SUPPLIED RECORDS section start
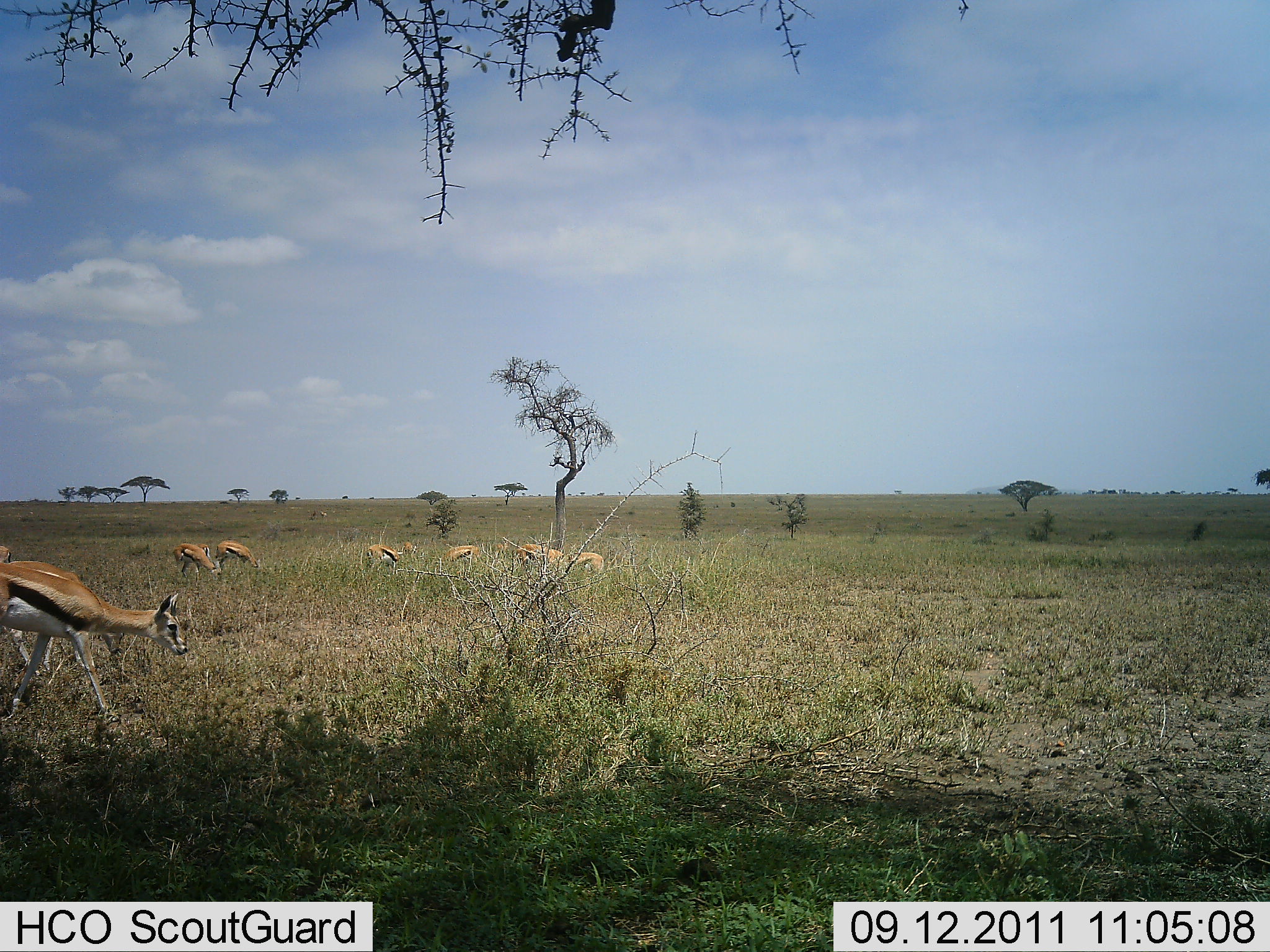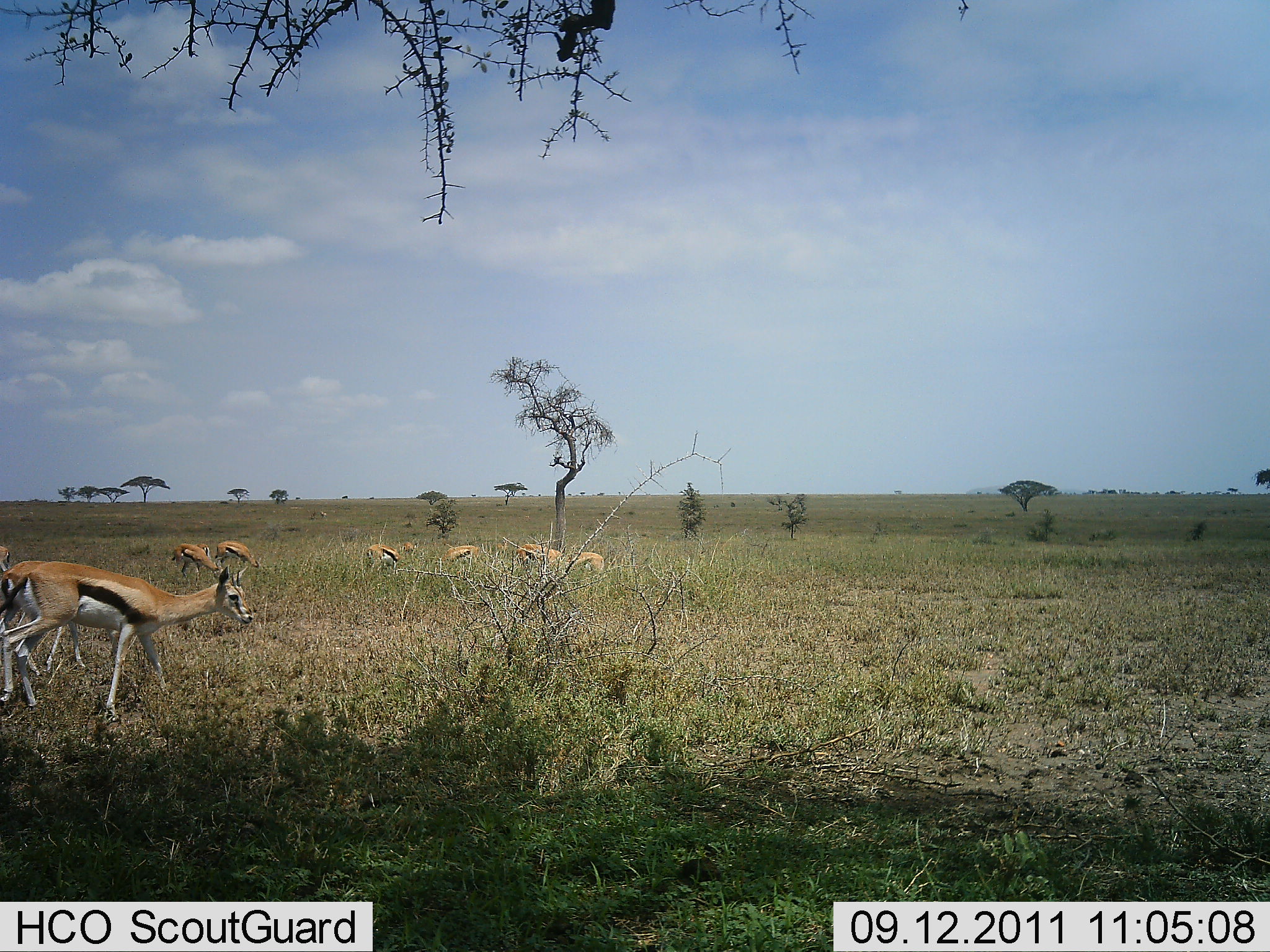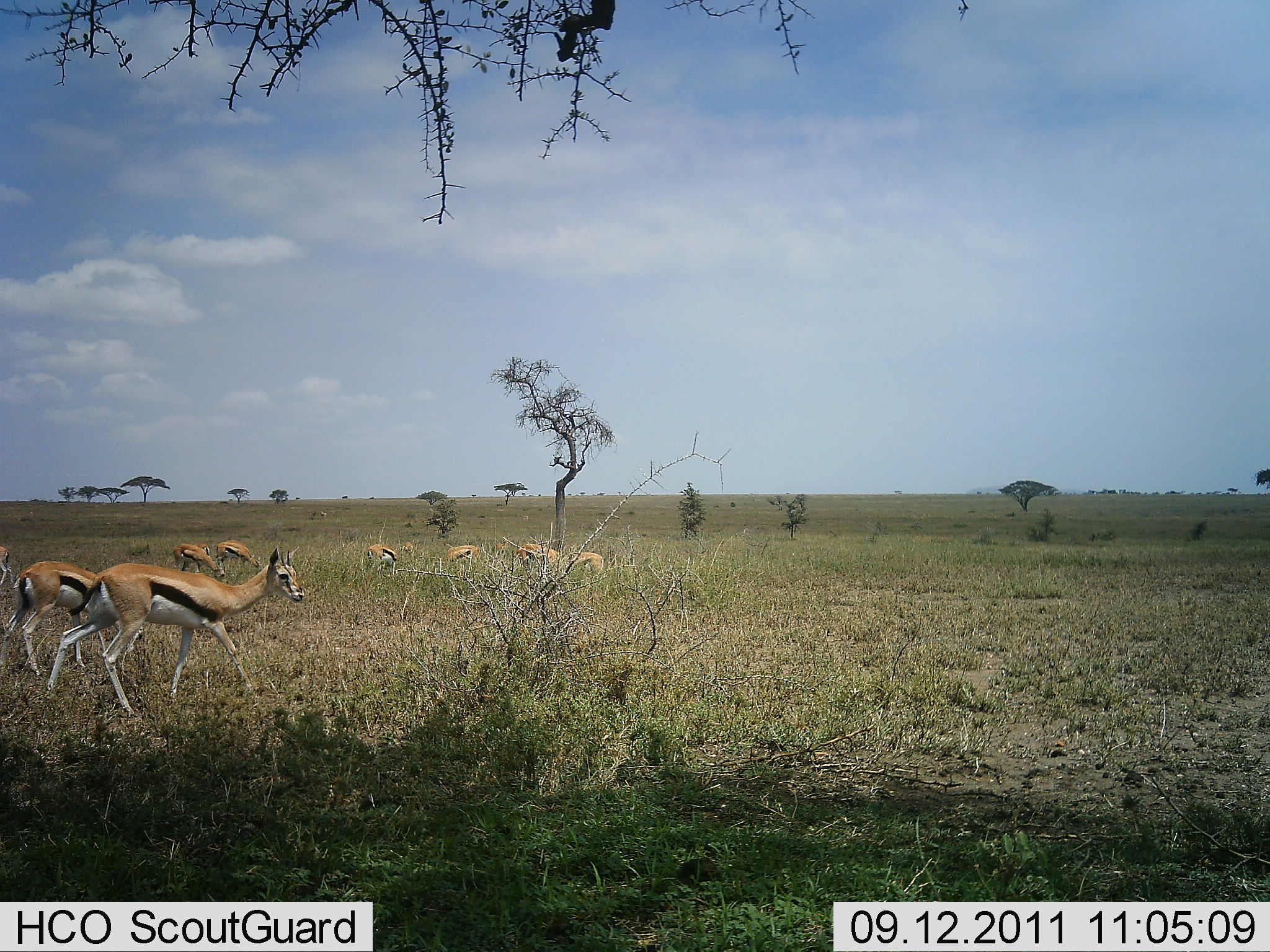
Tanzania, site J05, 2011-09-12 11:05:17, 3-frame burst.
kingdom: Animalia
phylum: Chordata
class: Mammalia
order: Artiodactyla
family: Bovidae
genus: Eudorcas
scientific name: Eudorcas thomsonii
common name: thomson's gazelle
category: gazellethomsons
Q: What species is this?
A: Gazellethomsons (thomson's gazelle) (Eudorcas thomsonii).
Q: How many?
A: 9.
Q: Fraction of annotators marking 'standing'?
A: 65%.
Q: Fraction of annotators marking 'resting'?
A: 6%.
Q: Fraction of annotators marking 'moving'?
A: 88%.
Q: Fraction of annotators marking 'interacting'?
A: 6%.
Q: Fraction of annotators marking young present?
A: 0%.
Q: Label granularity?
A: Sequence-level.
SUPPLIED RECORDS section end
WHAT IS EXPECTED
Once the line with "Q: Fraction of annotators marking 'resting'?" has been found in the records above, retype it and every line after it exactly, and include nothing else.

YOUR RESPONSE
Q: Fraction of annotators marking 'resting'?
A: 6%.
Q: Fraction of annotators marking 'moving'?
A: 88%.
Q: Fraction of annotators marking 'interacting'?
A: 6%.
Q: Fraction of annotators marking young present?
A: 0%.
Q: Label granularity?
A: Sequence-level.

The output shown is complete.